天道は聞いていいない。傷だらけの識へとかけより傷の具合を見る。


「あ~らら。『波動』の開放すんの忘れてたからな~。よっと。」


手から光が発せられ、その光が識を包む。


「何をしているのか、わからないが…。」


オスカーは天道の背後をとる。


「貴様も死ね。」


爪は天道に届くことはなかった。

天道へ届く手前、不可視の壁に爪が遮られた。


「なっ!なんだこれは!!」

「っ…。」


天道は、舌打ちをして、いかにも面倒くさそうにオスカーを見た。

目を細め、怒りをあらわにしている。


「 邪魔って言ったろ? 」


威圧。

オスカーはこの威圧感を感じたことがある。

それは自分が所属している『ナナシ』の隊長からである。


この人物は隊長と同格。

それを察知したが


「き…貴様の言うとおり、どくと思ったか?」

「…」


オスカーの声は震えていた。

手合いをしなくても、天道から自然と発する波動、いや雰囲気とも言えるモノがオスカーとは別次元のモノであった。


このまま戦えば殺される。


そう直感してしまうほど差があった。


だが


「もう一度言う。
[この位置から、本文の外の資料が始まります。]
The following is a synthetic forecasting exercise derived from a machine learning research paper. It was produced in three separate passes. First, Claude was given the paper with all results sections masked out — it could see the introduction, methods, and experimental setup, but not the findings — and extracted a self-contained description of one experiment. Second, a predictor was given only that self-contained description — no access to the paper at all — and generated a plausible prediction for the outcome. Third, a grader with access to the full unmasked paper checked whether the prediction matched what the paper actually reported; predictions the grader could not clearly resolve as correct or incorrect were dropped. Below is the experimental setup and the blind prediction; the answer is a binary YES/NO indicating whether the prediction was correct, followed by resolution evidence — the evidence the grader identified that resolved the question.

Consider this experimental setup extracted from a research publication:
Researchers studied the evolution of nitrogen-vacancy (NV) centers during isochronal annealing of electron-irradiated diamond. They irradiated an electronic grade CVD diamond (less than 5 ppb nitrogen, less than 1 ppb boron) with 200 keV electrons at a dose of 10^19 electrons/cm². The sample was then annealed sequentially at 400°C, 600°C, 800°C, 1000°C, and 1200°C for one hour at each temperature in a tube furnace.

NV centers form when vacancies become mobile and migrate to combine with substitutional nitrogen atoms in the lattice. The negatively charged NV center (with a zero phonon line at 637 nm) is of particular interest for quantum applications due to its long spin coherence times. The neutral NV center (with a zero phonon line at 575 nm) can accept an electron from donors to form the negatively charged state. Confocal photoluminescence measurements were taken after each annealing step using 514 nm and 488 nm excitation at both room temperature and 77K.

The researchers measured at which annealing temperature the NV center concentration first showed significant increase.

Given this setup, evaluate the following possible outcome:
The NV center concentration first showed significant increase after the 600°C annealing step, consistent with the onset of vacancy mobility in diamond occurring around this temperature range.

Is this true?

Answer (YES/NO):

邪魔だ。どけ。」

「俺の答えは言ったはずだ。」


オスカーはプライドが高い男。

相手の思う通り逃げるなど、プライドが許さない。プライドが枷となり逃げられない。


天道はそれを察しながらも、指で銃の形を作り、オスカーへ向ける。


「馬鹿が。」


指に光が収束される。


オスカーは死を覚悟した。




その時、空から何かが落下して砂煙を、上げた。

両者の間に割り込むように落下して来たのは人の形をしていた。


「だ…誰だ!」


叫んだのはオスカーだった。


砂煙が晴れ、現れた人物は顔に包帯が巻かれた黒いコートを着た人物。


「え、エイスか!」

「わお、これは上玉のご登場ね。」


エイス。

『ナナシ』におけるAのナンバーを持つ者。

天道もエイスのことを知っているようだ。


「オスカー、ここは引け。」

「エイス、貴様の命令を聞く義務などない。俺は…」


エイスが消える。

超高速で移動し、オスカーの背後を取る。

オスカーが気づいた時には、後頭部に一撃入れられた後であった。

そのまま、意識を失い、エイスに担がれた。


「ちょっとちょっと、私に挨拶はないわけ?」

「天道か。…そうか、噂には聞いていたが、明日は…」

「そんなことどうでもいいわよ。まぁいいわ。私はこいつに用があるから。」

「待て、天道。」

「わかってるわよ。明日にでも決着をつけさせるんでしょ。その小僧と、こいつを。」

「わかっていればよい。」


そうして、エイスは消えた。


道に残ったのは天道と、識。

天道は識の口を強引に開け、小さな石を飲ませた。



「ぶぅっはあぁ!!」

「お。息を吹き返したな。」


識はいまだ息を荒くしている。


「はぁ、はぁ、…」


意識を失っていたため、何が起きているのか皆目検討つかない。周囲を見渡していると、天道と目があった。


「…」

「よっ。」

「てててて天道さんっ!!」


あまりにも意外な人物がいたので、驚きを隠せなかった。

識にとっては、自分に道を教えてくれた恩人であり、道中別れたいわば師匠。

そんな師匠はニッコリと笑い


「うるせえっー!!」


怒りの顔へ豹変し、識を蹴飛ばした。




「なぜ、天道さんが?」

「そんなことより…」


拳が飛んでくる。しかも尋常ではない速度で。

当然あたる。


「負けたな。」


胸にナイフが刺さる。


「ま、フェアな勝負じゃないから、許すけど。」

「フェアじゃない?」


識には意味がわからなかった。


「さっき殴ったと同時に返したよ。『波動』を」

「波動??」


識にとっては、意味不明の連続である。


「あー!もう面倒だなー!ホラ!」


識の胸に手を当て、天道が光を発する。

すると、識から膨大な量の光が発生する。